::: Text to read :::

A numerous laboratory and field tests revealed that foam can effectively control gas mobility, improve sweep efficiency, and increase oil production, if correctly designed. It is believed that there is a significant gap between small laboratory-scale experiments and large field-scale tests because of two main reasons: (i) typical laboratory flow tests are conducted in linear systems, while field-scale foam EOR processes are performed in radial (or spherical partly) systems in general; and (ii) through the complicated in-situ lamella creation and coalescence mechanisms and non-Newtonian behavior, foam rheology is thought to depend on geometry and dimensionality and, as a result, it is often not clear how to translate laboratory-measured data to field-scale applications.
Therefore, this study for the first time investigates how foam rheological properties change in different dimensions and geometries and how such dimensionality-dependent properties are affected by different foam flowing conditions by using mechanistic foam fractional flow analysis. Complex foam characteristics such as three foam states (weak-foam, strong-foam, and intermediate state; sometimes referred to as foam catastrophe theory) and two steady-state strong-foam regimes (high-quality regime and low-quality regime) lie in the heart of this analysis.

::: Data extract :::

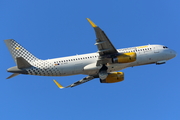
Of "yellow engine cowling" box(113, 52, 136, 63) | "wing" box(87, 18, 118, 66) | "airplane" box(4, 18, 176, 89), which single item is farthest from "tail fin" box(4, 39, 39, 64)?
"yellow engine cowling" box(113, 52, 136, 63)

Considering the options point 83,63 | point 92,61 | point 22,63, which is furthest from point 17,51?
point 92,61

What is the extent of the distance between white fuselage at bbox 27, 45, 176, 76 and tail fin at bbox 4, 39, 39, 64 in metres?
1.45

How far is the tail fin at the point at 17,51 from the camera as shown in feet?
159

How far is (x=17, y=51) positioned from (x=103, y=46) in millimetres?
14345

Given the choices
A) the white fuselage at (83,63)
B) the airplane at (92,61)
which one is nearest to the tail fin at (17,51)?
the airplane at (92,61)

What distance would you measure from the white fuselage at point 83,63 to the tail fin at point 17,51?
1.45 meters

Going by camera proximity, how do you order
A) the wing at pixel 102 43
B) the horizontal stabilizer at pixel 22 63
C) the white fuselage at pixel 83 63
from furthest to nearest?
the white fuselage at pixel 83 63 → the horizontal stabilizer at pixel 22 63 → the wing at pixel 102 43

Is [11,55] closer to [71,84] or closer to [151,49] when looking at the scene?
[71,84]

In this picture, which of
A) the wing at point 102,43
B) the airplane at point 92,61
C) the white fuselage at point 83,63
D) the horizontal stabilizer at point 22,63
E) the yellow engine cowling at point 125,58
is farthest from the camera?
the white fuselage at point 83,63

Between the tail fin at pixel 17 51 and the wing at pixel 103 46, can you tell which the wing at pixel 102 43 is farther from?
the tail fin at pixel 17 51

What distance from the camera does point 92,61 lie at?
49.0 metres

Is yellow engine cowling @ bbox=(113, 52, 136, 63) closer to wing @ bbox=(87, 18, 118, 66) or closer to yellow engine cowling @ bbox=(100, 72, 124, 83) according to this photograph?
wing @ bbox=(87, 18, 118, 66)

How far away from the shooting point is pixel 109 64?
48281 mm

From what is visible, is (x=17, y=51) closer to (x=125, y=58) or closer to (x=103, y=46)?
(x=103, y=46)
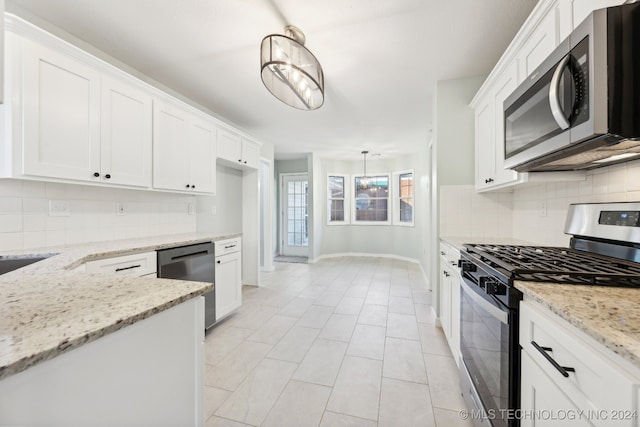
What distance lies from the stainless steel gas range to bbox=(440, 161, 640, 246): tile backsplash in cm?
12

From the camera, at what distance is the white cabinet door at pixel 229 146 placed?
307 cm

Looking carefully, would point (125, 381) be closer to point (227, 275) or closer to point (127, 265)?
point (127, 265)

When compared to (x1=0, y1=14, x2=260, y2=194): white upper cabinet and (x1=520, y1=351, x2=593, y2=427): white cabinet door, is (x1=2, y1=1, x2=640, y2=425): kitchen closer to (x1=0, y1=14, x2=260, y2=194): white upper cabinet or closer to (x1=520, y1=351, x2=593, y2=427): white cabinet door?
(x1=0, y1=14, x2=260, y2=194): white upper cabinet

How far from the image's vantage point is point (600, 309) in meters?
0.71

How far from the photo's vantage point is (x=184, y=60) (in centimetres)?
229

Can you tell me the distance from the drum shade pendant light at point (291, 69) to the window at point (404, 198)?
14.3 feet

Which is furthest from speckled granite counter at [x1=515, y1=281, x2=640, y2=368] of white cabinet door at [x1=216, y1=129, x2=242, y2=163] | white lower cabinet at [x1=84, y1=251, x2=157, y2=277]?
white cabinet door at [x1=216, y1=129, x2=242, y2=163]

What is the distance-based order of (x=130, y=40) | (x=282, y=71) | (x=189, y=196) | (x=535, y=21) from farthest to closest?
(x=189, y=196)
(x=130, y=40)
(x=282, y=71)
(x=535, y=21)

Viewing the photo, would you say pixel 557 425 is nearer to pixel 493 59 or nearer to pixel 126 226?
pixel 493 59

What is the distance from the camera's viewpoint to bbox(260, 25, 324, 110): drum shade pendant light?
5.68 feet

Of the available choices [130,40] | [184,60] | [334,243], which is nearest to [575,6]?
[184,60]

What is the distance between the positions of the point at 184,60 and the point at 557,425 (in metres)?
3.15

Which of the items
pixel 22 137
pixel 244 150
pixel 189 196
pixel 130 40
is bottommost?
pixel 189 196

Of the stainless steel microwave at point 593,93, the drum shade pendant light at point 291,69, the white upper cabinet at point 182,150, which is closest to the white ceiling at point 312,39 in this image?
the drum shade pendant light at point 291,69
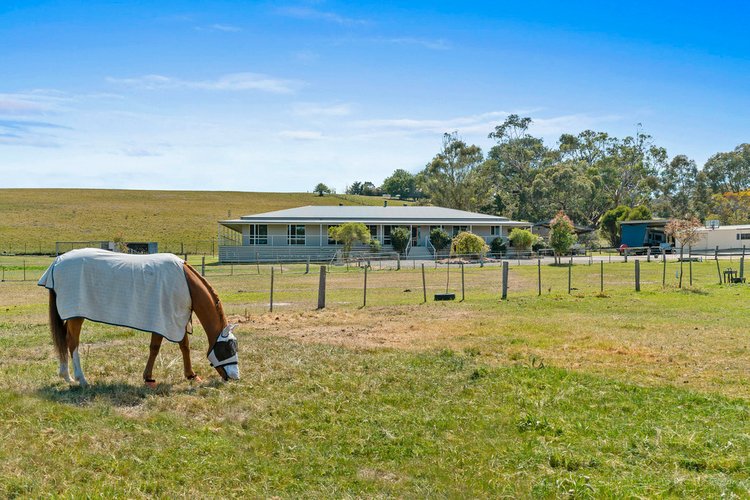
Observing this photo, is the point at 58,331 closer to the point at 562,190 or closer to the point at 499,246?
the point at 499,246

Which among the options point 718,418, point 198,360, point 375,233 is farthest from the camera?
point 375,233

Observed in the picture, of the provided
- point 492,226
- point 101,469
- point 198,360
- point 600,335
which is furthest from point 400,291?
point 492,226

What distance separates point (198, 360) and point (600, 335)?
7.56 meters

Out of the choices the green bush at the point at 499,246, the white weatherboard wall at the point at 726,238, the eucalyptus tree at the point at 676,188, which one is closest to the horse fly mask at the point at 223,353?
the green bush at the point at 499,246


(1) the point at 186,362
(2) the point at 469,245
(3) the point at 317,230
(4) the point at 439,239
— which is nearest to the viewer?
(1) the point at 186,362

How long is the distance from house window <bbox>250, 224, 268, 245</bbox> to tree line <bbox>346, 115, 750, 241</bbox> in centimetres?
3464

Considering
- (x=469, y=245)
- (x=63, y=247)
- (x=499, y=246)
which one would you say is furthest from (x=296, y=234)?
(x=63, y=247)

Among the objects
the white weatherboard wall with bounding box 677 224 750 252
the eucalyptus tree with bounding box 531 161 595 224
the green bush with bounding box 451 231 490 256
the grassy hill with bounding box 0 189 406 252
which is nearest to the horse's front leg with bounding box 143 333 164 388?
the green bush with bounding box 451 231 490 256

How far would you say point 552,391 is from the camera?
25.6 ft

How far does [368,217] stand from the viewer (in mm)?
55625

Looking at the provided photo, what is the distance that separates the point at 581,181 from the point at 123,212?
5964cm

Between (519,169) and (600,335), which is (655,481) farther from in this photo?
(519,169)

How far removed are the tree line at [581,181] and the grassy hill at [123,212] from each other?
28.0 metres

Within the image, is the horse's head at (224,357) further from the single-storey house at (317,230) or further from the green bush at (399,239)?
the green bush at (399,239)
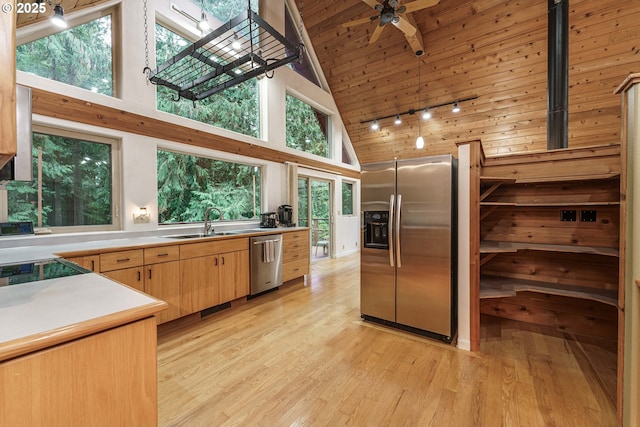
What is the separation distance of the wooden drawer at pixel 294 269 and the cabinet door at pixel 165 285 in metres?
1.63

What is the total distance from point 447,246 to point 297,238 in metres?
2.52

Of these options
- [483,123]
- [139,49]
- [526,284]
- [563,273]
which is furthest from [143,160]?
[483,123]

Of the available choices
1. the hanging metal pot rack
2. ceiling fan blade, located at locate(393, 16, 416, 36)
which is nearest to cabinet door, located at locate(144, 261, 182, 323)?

:::

Resume the passage on foam rheology in enhanced oil recovery, picking up right after its final sentence.

Result for this exercise:
The calculation results from a small radial or spherical system showed that (i) for strong foams in the low-quality regime injected, foam mobility decreased (or mobility reduction factor increased) significantly with distance which improved sweep efficiency; (ii) for strong foams in the high-quality regime, the situation became more complicated near the well foam mobility decreased, but away from the well foam mobility increased with distance, which eventually gave lower sweep efficiency; and (iii) for weak foams injected, foam mobility increased with distance which lowered sweep efficiency. The results also implied that the use of fixed value of mobility reduction factor, which is common practice in reservoir simulations, might lead to a significant error, especially for strong foams in the low-quality regime. When the method was applied to the large field-scale applications, it was first shown why strong foams would eventually turn into weak foams. Then additional results showed that strong foams could propagate deeper into the reservoir at higher injection rate, higher injection pressure, and at lower injection foam quality. Foam propagation distance was very sensitive to these injection conditions for foams in the high-quality regime, but much less sensitive for foams in the low-quality regime.
This study uses a mechanistic foam model similar to Afsharpoor et al. (2010) which is an updated version of Kam and Rossen (2003), Kam et al. (2007), and Kam (2008). In all calculations, gas and liquid phases are assumed to be incompressible and the presence of oil is not considered at this stage.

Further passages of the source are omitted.